The lyrics themselves are interesting; they acknowledge the fact that despite Napoli’s lack of success over the past three decades, the fans will always stand with them and dream of the day they become champions again. 

That sentiment mirrors the daily struggles that Neapolitans have faced for centuries, and the need for resilience and unity to overcome them. It’s not easy to survive in Naples. The largest city in Italy’s poor south is largely neglected by the politicians in Rome and by the wealth of Italy’s northern cities. Poverty, corruption and crime have been allowed to fester over the decades. In late 2020 the unemployment rate in the region of Campania stood at around 17%, and in Naples the figure hit 28% as recently as 2005. If Neapolitans needed another daily reminder of the obstacles facing them, then the ominous shadow of Vesuvius provides it.

Anti-Neapolitan racism is a sad reality too; at away games Napoli fans are routinely told that ‘Naples isn’t Italy’ (a reference to their African and Middle Eastern heritage and higher levels of immigration in the region) and that they are ‘cholera sufferers’ – a reference to an outbreak in the city in the 1970’s. 
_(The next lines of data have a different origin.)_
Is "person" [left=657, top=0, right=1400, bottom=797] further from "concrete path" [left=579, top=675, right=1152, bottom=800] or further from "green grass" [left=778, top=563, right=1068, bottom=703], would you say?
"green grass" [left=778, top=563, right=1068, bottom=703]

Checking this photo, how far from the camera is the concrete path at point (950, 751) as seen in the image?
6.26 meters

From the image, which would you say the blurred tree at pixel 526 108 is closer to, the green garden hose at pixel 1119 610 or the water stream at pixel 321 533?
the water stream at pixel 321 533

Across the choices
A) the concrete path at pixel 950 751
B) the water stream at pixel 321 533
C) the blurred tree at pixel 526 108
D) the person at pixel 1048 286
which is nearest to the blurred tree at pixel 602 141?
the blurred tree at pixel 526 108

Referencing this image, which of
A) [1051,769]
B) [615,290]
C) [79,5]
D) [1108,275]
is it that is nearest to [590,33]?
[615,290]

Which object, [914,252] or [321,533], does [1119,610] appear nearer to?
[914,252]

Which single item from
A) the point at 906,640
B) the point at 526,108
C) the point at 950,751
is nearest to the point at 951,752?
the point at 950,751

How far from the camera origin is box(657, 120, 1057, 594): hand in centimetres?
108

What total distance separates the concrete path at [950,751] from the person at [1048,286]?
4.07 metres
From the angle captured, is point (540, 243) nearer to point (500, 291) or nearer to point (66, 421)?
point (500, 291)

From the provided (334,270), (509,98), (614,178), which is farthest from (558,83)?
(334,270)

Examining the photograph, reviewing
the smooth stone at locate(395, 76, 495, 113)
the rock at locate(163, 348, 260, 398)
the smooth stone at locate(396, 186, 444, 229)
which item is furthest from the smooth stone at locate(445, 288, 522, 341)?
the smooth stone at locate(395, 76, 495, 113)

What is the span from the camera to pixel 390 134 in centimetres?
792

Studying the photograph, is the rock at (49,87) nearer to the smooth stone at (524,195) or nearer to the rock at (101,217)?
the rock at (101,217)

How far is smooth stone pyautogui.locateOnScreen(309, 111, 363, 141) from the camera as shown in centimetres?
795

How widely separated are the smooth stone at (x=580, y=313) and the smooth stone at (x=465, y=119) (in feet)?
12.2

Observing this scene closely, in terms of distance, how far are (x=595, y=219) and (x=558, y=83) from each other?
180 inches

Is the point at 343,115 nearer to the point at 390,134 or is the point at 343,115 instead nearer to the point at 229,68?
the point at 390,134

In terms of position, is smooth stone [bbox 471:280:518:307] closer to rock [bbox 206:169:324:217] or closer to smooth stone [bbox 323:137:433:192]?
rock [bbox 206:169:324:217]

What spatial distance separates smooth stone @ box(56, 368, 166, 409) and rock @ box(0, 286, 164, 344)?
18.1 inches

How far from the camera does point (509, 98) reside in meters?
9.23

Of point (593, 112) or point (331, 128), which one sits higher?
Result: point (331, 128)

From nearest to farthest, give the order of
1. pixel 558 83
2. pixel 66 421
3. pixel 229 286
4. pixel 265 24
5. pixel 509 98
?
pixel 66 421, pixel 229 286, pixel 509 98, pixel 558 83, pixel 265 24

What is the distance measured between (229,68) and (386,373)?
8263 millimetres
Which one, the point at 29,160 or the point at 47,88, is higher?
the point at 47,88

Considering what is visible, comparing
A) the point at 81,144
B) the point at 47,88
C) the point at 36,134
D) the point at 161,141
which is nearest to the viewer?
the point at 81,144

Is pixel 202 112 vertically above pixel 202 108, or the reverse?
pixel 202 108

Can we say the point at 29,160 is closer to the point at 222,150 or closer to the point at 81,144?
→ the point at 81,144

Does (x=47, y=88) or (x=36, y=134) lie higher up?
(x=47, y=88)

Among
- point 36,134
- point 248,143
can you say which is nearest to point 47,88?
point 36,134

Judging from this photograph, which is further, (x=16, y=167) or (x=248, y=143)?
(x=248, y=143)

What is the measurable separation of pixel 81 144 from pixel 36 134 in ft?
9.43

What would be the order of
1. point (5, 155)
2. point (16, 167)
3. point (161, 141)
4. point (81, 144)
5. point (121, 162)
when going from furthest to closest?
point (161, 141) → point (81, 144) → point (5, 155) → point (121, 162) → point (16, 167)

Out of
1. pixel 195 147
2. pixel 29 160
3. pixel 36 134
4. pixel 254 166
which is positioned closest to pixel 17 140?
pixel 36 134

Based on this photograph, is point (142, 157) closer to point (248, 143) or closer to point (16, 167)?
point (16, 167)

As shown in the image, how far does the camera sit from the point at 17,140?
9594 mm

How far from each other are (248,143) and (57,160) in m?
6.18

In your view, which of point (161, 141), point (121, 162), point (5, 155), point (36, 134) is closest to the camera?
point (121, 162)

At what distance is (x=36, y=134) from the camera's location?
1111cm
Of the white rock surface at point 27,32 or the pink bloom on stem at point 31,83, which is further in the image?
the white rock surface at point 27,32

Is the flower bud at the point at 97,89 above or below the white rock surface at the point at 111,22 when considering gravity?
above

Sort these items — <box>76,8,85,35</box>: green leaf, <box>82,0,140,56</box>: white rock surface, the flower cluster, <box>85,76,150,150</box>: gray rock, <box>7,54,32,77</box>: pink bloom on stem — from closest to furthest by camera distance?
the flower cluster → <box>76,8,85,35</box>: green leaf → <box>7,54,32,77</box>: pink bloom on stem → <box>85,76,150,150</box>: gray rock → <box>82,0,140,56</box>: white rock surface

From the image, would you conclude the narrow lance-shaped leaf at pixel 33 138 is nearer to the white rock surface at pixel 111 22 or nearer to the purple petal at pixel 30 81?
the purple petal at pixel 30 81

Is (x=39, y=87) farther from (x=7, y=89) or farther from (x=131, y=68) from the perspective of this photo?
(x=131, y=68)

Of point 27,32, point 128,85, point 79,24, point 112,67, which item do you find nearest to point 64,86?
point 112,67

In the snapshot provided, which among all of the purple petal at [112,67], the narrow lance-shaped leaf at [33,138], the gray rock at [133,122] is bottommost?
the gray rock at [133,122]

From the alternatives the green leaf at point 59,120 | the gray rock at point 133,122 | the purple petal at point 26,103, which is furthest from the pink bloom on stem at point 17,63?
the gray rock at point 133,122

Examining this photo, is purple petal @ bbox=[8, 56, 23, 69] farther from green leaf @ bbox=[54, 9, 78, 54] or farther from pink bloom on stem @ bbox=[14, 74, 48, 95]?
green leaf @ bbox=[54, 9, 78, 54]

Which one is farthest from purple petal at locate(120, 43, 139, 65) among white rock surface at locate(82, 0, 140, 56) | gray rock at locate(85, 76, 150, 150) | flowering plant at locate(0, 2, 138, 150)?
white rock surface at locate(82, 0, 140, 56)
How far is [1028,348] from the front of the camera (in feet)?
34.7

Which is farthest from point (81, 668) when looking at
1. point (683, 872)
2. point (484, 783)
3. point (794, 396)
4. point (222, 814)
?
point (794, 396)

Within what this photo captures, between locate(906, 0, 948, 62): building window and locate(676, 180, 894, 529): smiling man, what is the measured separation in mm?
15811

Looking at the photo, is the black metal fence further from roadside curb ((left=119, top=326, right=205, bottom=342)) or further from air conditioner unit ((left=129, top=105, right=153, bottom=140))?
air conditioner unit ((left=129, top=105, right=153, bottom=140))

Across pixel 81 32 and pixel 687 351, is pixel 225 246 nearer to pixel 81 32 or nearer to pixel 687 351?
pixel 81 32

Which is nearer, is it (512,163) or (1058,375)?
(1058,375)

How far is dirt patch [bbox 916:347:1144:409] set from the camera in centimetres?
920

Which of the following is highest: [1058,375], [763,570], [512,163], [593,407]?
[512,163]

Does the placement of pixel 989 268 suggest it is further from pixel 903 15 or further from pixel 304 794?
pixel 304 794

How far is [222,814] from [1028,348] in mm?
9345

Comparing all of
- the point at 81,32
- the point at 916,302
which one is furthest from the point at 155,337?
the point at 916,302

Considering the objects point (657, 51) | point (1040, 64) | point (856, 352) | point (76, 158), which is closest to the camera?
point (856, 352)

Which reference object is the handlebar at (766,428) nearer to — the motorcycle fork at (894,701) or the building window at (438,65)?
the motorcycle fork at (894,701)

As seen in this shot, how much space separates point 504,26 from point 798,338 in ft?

On the pitch, decades of hardship and struggle have amplified the cultural phenomenon that is campanilismo – the ferocious defence of your town’s bell tower - that binds supporters across Italy to their clubs. The post-Maradona years were bleak, and saw a gradual slide from title winners in 1990 to relegation eight years later. In 2004 the club was declared bankrupt and reformed in the third tier as Napoli Soccer.

The sense that it is Naples – and by extension, SSC Napoli - versus the rest of Italy, has helped forge a unique bond between supporter and club, while the idea of arrangiarsi – the ability to simply ‘get by’ – makes Napolitani more grounded and accepting of disappointment than followers of Italy’s other big clubs.

That historical context, the meaning of the lyrics, and the way the song brings everyone together has seen Sarò con te become a key part of Napoli’s identity in recent years. That Napoli’s substitutes warm up wearing training bibs with the first two lines emblazoned on the back shows the club recognise that just as much as the fans.

There is no shortage of iconic football anthems; You’ll Never Walk Alone, the various versions of Sí Señor that emanated from Argentina, the hymns of AS Roma and Sevilla FC, Dale Cavese… the list is endless. All are beautiful in their own way, but there’s something in the sentiment, the sound and the lyrics of Sarò con te that make it extra special. If attending a match at the Stadio Diego Armando Maradona and hearing the song in-person isn’t on your football bucket list, it really should be.